Ön kabullerden uzak salt veri
Birinci parti verilerinizi düzenli aralıklarla analiz etmek ve kitlelerinizi segmentlemek iyi bir fikir. Bu segmentleri kitle havuzunuzu büyüterek işleri bir adım daha ileri taşımak için kullanmak daha da iyi bir fikir. Dijital reklam kampanyalarınızda hem birinci parti verinizi hem de bu kitlelerin benzerlerini (look-a-like) kullanmayı ihmal etmeyin.

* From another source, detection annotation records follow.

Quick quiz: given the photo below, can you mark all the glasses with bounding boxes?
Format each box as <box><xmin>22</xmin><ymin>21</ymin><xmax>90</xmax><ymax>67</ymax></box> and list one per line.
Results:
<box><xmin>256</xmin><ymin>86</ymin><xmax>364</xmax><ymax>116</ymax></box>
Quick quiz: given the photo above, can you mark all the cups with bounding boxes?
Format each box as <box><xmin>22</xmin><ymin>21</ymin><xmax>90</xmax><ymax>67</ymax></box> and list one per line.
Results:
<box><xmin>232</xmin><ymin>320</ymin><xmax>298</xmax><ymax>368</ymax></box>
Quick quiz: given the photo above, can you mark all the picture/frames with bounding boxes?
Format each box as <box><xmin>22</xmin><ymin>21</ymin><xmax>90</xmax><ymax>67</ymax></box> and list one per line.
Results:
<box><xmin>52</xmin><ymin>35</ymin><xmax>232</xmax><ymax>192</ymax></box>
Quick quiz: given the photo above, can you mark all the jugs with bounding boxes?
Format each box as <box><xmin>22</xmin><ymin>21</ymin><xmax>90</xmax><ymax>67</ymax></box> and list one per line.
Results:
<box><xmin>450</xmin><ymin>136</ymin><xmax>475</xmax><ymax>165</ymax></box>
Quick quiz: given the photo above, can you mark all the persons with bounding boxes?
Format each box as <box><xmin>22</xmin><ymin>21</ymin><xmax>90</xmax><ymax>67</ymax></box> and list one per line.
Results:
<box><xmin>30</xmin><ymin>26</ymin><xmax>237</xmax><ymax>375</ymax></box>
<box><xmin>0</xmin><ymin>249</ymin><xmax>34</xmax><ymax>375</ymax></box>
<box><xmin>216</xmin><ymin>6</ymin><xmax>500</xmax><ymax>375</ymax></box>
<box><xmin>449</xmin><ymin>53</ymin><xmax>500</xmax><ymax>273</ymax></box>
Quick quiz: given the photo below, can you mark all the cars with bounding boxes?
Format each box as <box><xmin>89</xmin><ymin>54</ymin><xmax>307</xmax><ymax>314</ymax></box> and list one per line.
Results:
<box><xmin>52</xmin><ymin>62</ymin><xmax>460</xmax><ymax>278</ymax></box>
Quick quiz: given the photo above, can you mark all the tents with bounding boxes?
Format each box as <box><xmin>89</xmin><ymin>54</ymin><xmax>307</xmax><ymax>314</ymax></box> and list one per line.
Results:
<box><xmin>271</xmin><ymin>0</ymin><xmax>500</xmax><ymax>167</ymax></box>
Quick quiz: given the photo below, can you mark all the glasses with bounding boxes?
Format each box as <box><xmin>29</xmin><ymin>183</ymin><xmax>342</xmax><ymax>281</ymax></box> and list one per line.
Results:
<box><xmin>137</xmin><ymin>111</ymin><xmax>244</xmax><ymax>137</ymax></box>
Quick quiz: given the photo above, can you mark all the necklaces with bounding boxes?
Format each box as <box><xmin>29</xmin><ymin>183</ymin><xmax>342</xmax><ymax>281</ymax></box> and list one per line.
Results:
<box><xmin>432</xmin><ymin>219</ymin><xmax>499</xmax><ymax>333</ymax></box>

Contextual hedefleme sahnede
Üçüncü parti çerezlerin olmadığı bir dünyaya adım adım yaklaşırken contextual hedeflemenin önemi de giderek artıyor. Reklam platformlarının davranışsal hedefleme kaslarının bizi stereotiplere yaklaştırması ihtimaline karşı contextual hedeflemeyi dijital reklam kampanyalarımızda kullanmayı düşünebiliriz.
Makine öğrenimine güven
Makine öğreniminin sektör çalışanlarını işsiz bırakacağına dair komplo teorileri bir kenarda dursun otomasyona dayalı reklam modellerinin hem hayatımızı kolaylaştırdığını hem de reklam performansını önemli ölçüde arttırdığını söylemek mümkün. Hedef kitlenizi stereotiplerle kısıtlamayan bir stratejiyle kampanyanızı kurun ve arkanıza yaslanıp makine öğreniminin sizin için doğru hedef kitleye ulaşmasına izin verin.
Herkese stereotiplere uzak, veriye yakın günler!